What the exercise asks
Please find the lines in the following records that hold "Author", and copy them.

Given records
▼

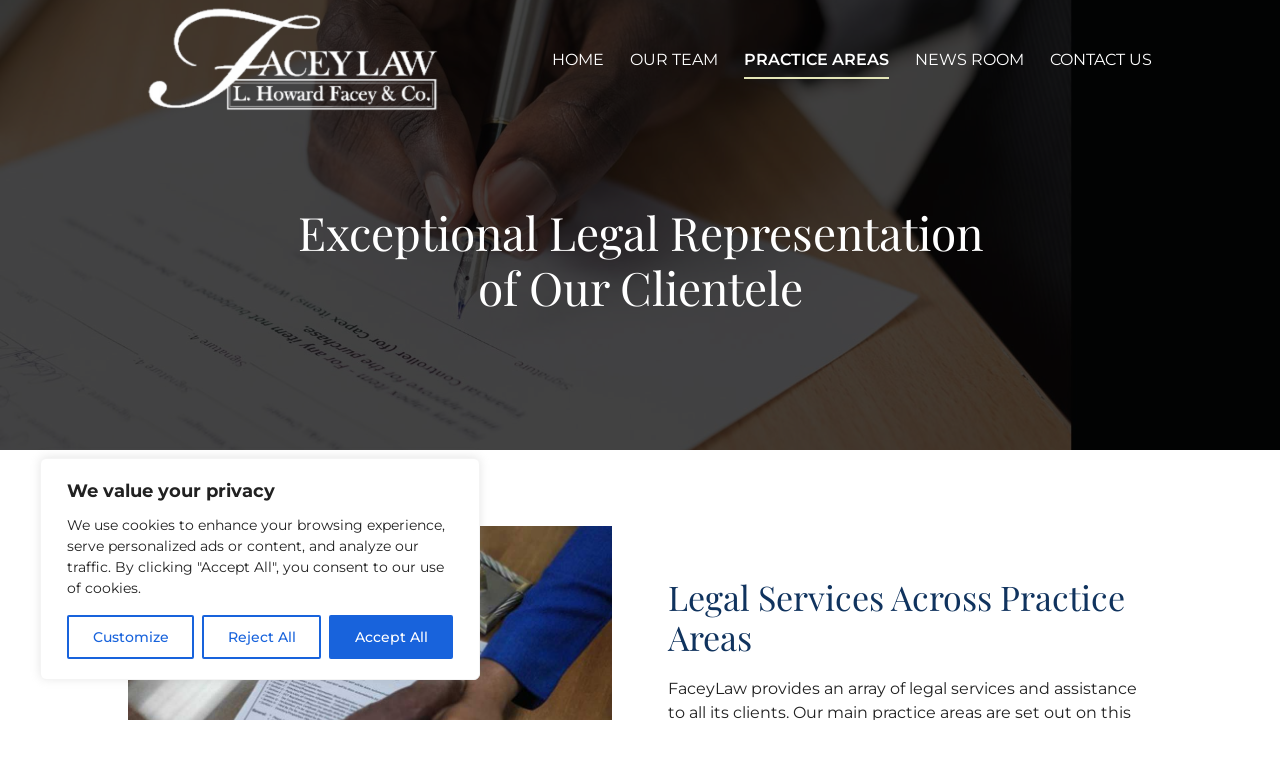

--- FILE ---
content_type: text/css
request_url: https://faceylaw.com/wp-content/themes/ymgmu-child/style.css?ver=4.19.5
body_size: -170
content:
/*
 Theme Name:     YMG Child
 Theme URI:      https://www.ymgclicks.com/
 Description:    Divi Child Theme
 Author:         Yello Media Group
 Author URI:     https://www.yellomg.com
 Template:       Divi
 Version:        1.0.0
*/
 
 
/* =Theme customization starts here
------------------------------------------------------- */
body{}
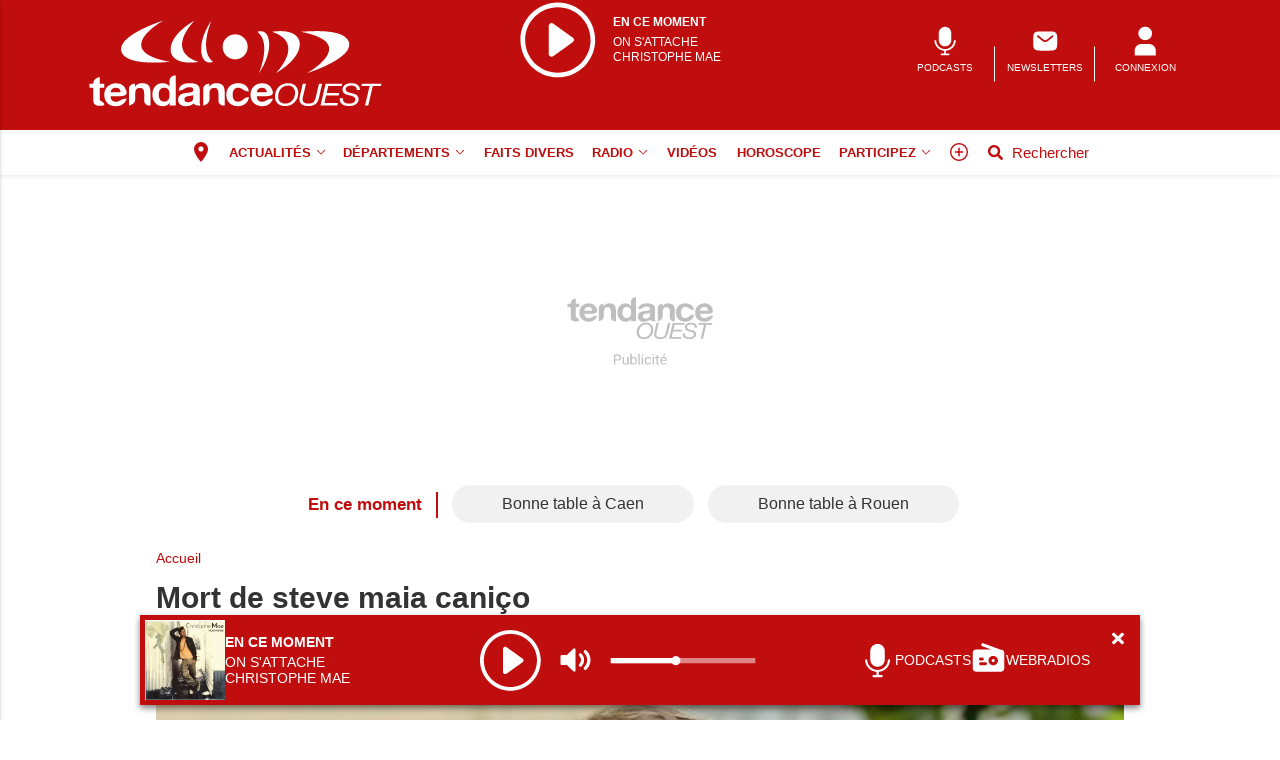

--- FILE ---
content_type: text/html; charset=utf-8
request_url: https://www.google.com/recaptcha/api2/aframe
body_size: 268
content:
<!DOCTYPE HTML><html><head><meta http-equiv="content-type" content="text/html; charset=UTF-8"></head><body><script nonce="74lz-wyViKSGB3SMY3YRrA">/** Anti-fraud and anti-abuse applications only. See google.com/recaptcha */ try{var clients={'sodar':'https://pagead2.googlesyndication.com/pagead/sodar?'};window.addEventListener("message",function(a){try{if(a.source===window.parent){var b=JSON.parse(a.data);var c=clients[b['id']];if(c){var d=document.createElement('img');d.src=c+b['params']+'&rc='+(localStorage.getItem("rc::a")?sessionStorage.getItem("rc::b"):"");window.document.body.appendChild(d);sessionStorage.setItem("rc::e",parseInt(sessionStorage.getItem("rc::e")||0)+1);localStorage.setItem("rc::h",'1768914459336');}}}catch(b){}});window.parent.postMessage("_grecaptcha_ready", "*");}catch(b){}</script></body></html>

▲

Exercise answer
 Author:         Yello Media Group
 Author URI:     https://www.yellomg.com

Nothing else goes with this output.